请求、窃取或借用 BitVector32 来代替。它有一个很好的 GetHashCode() 实现。如果您的数组超过 32 位,请考虑旋转您自己的类,这样您就可以访问底层数组而无需复制。
It is a terrible class to act as a key in a Dictionary. The only reasonable way to implement GetHashCode() is by using its CopyTo() method to copy the bits into a byte[]. That's not great, it creates a ton of garbage.
Beg, steal or borrow to use a BitVector32 instead. It has a good implementation for GetHashCode(). If you've got more than 32 bits then consider spinning your own class so you can get to the underlying array without having to copy.

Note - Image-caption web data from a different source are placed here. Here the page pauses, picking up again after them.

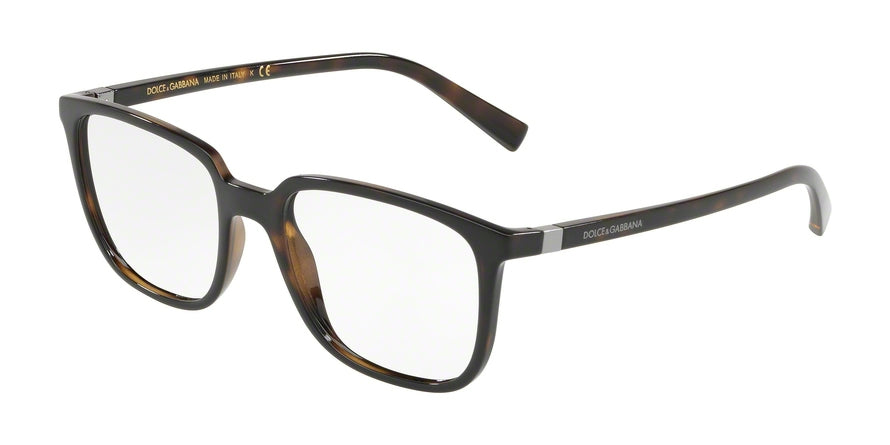 DOLCE & GABBANA DG5029 Square Eyeglasses 502-HAVANA 54-18-140 - Color Map havana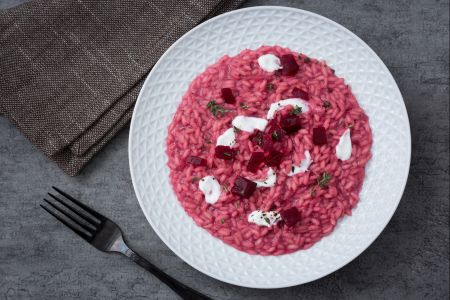 Risoto de beterraba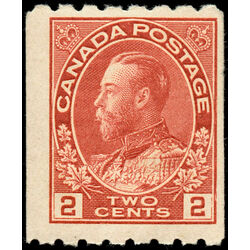 canada stamp 124 king george v 2 1913 M F 017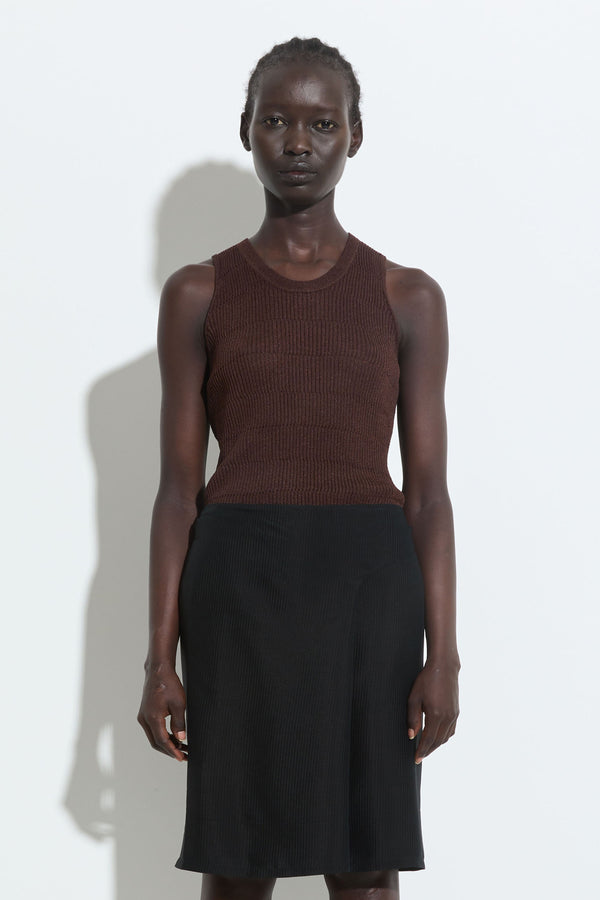christian wijnants Kipiu Knitted Tank Top Mahogany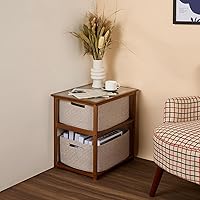 Vista 8 de Cestas grandes de almacenamiento para estantes, contenedores organizadores de armario para ropa, mantas, toallas, guardería de bebé, cestas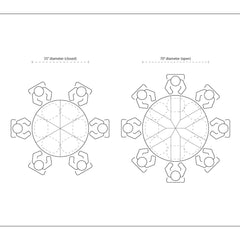 Jupiter Island Round Extension Dining Table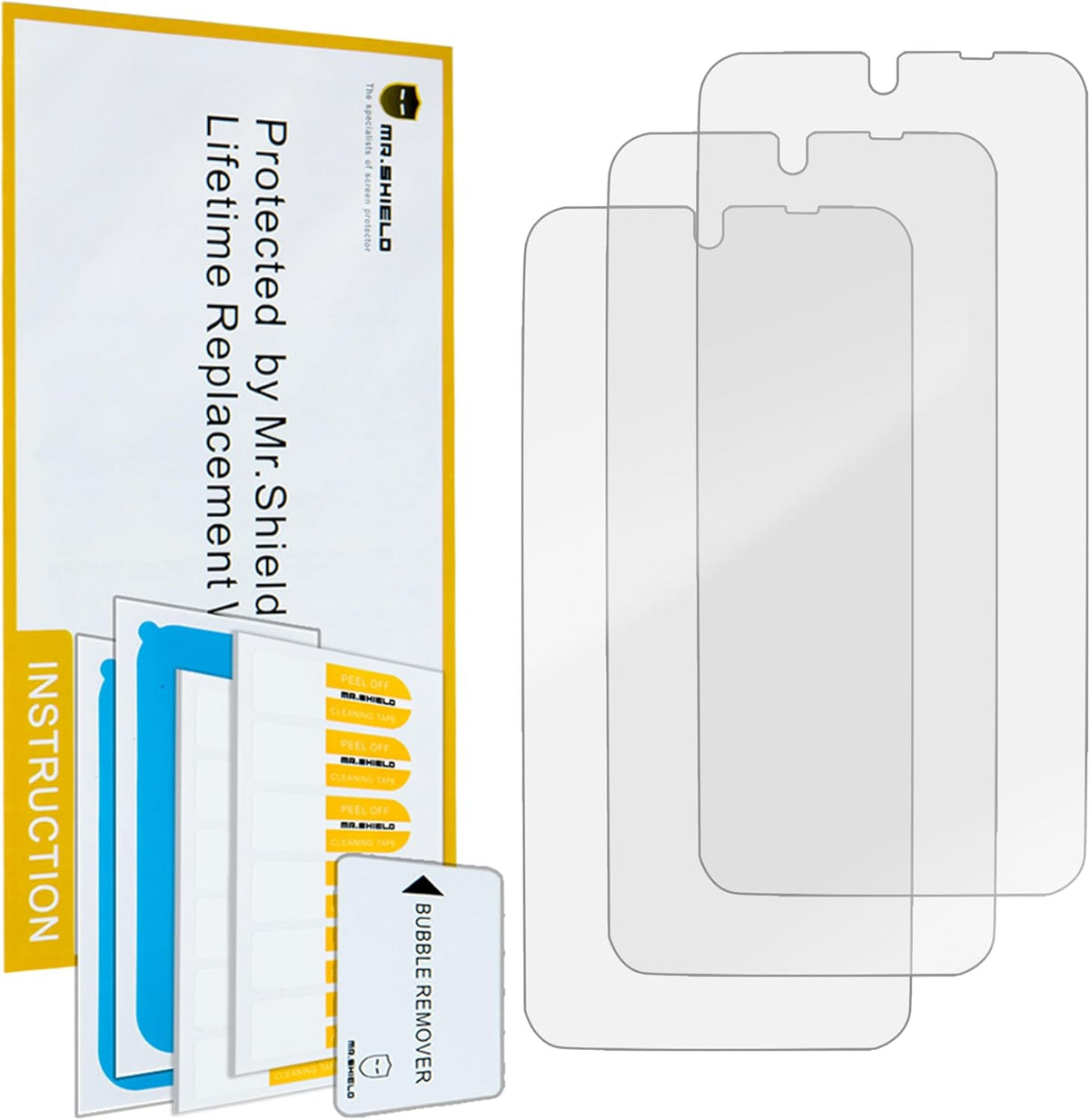 Mr.Shield [3-Pack] Anti-Glare Matte Screen Protector for Nothing Phone 2, PET Material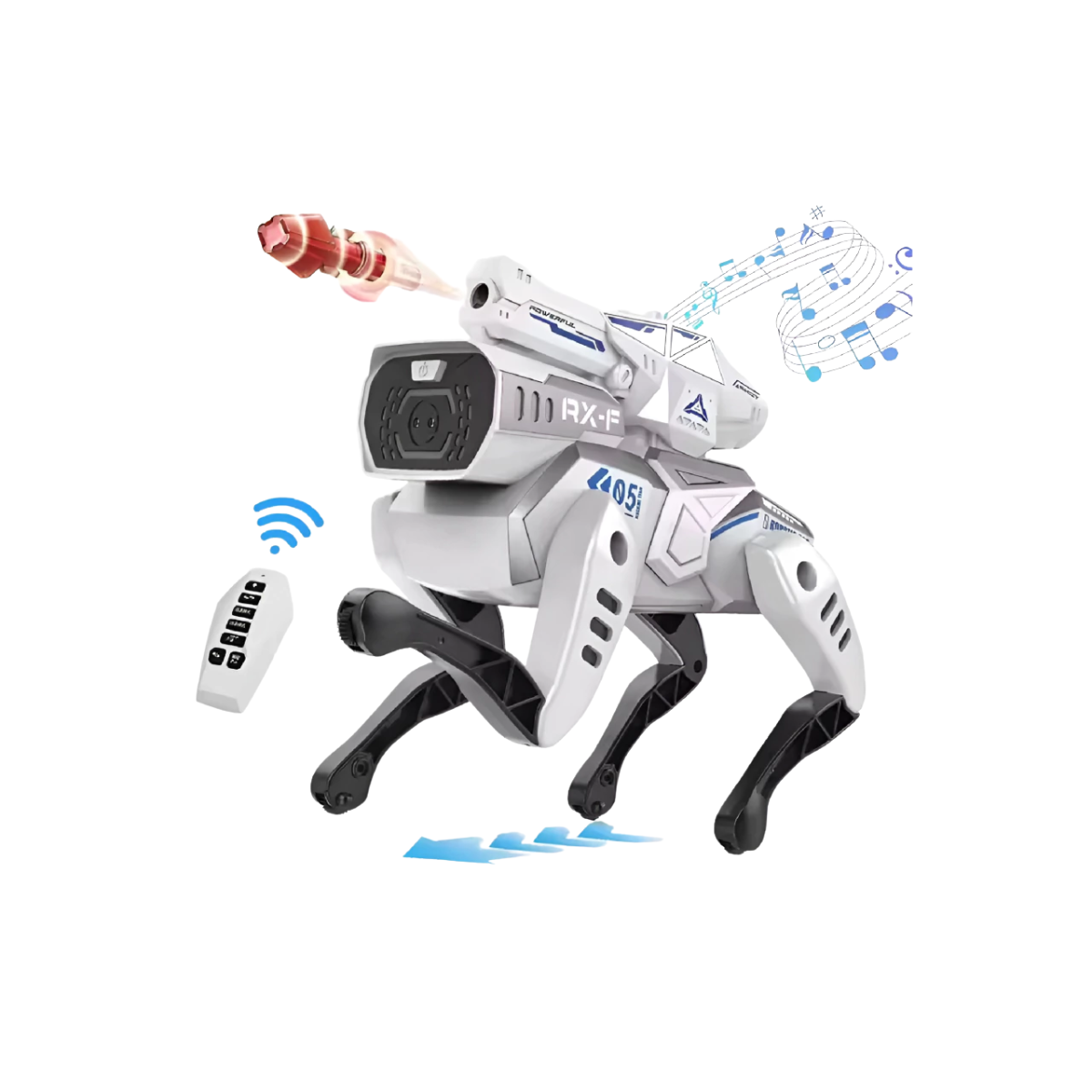 Perro Robot a Control Remoto Blanco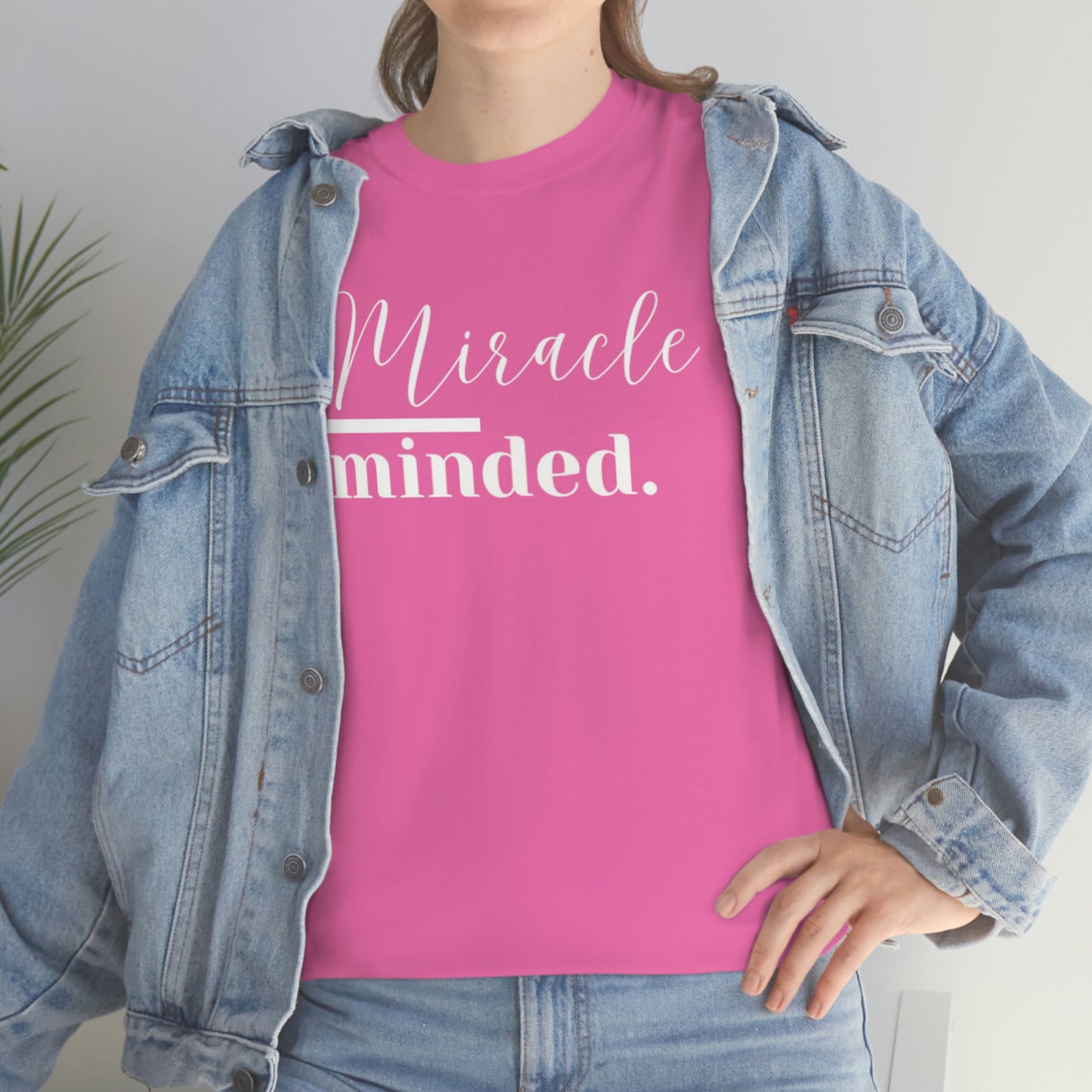 Miracle Minded T-Shirt - Heavy Cotton Tee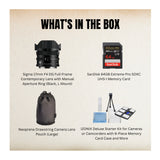 Sigma 17mm F4 DG Full-Frame (Black) Contemporary, L Mount and Accessories Bundle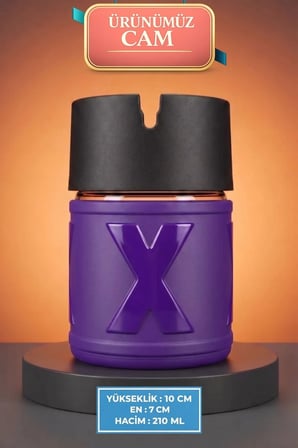 2 Adet X Cam Kokusuz Küllük | Koku Hapseden Kapaklı | Rüzgar Önleyici Kapaklı | Araç ve Ev Kullanımına Uygun | Mor | 210 ML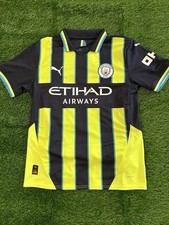 Manchester City 2024/25 Puma Erling Haaland Navy Away Replica Men  s Size M NWT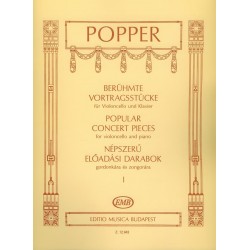 DAVID POPPER POPULAR CONCERT PIECES VIOLONCELLE EMB12943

如果位数组为 32 位或更短,则只需将它们转换为 32 位整数(如有必要,用零位填充)。
如果它们可以更长,那么您可以将它们转换为一系列 32 位整数并对它们进行异或,或者更好:使用有效 Java 中描述的算法。
取自此处。 field1、field2分别对应前32位、后32位等。
If the bit arrays are 32 bits or shorter then you just need to convert them to 32 bit integers (padding with zero bits if necessary).
If they can be longer then you can either convert them to a series of 32-bit integers and XOR them, or better: use the algorithm described in Effective Java.
Taken from here. The field1, field2 correcpond the the first 32 bits, second 32 bits, etc.